When it comes to deciding what prescription drug benefits are covered and under what circumstances, the Employee Retirement Income Security Act of 1974 (“ERISA”) allows employers a fair amount of discretion. This is particularly true in the self-funded health plan market. There, plan sponsors have broad latitude to design their plans to fit the unique needs of their employee populations, benefit philosophies, and financial constraints. When making any changes to health plan coverage of GLP-1s (or other benefits), some compliance items should be kept in mind:
Related: GLP-1 revolution: What it means for employer-sponsored plans
- ERISA requires that a plan must be administered in accordance with its written terms, so if an employer’s health plan document is detailed enough to address the conditions of coverage of these drugs, a plan amendment will be needed to implement any changes to that coverage.
- Material changes to the plan’s coverage must be communicated to participants within certain timeframes:
- Generally, participants must be notified of a material change in plan terms within 210 days after the end of the plan year in which the change is adopted; however, it is often advisable to give notice of changes much sooner.
- If the plan sponsor implements a change that is a reduction in benefits—for example, excluding coverage of GLP-1 drugs for weight loss altogether, or imposing new conditions on accessing benefits—notice of those changes must be given within 60 days after the change is adopted.
- If the change would affect the content of the plan’s summary of benefits and coverage (SBC), notice of the change must be provided to participants at least 60 days before the change becomes effective.
- The Affordable Care Act prohibits health plans from imposing annual or lifetime dollar limits on the value of “essential health benefits,” so employers who wish to explore doing so must first determine that these drugs are not essential health benefits under the plan’s definition of that term.

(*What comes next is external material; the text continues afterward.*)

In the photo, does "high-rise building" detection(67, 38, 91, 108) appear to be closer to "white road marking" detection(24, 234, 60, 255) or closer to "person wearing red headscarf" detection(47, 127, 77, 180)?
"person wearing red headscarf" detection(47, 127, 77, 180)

Ultimately, whether or not to cover GLP-1s when prescribed for weight loss, and under what conditions, is a decision to be made by each plan sponsor, after careful consideration of the short-term and long-term costs, participant demand, and other considerations.
Kristine Bingman is a shareholder in the Portland, OR office of Ogletree Deakins. Kristine’s practice focuses on health and welfare plan compliance. She advises clients on all aspects of ERISA and Internal Revenue Code compliance as it relates to health and welfare plans.
Timothy Stanton is a shareholder in the Chicago office of Ogletree Deakins. Tim focuses his practice on employee benefits, specifically Affordable Care Act compliance, data privacy and security, and benefit plan administration.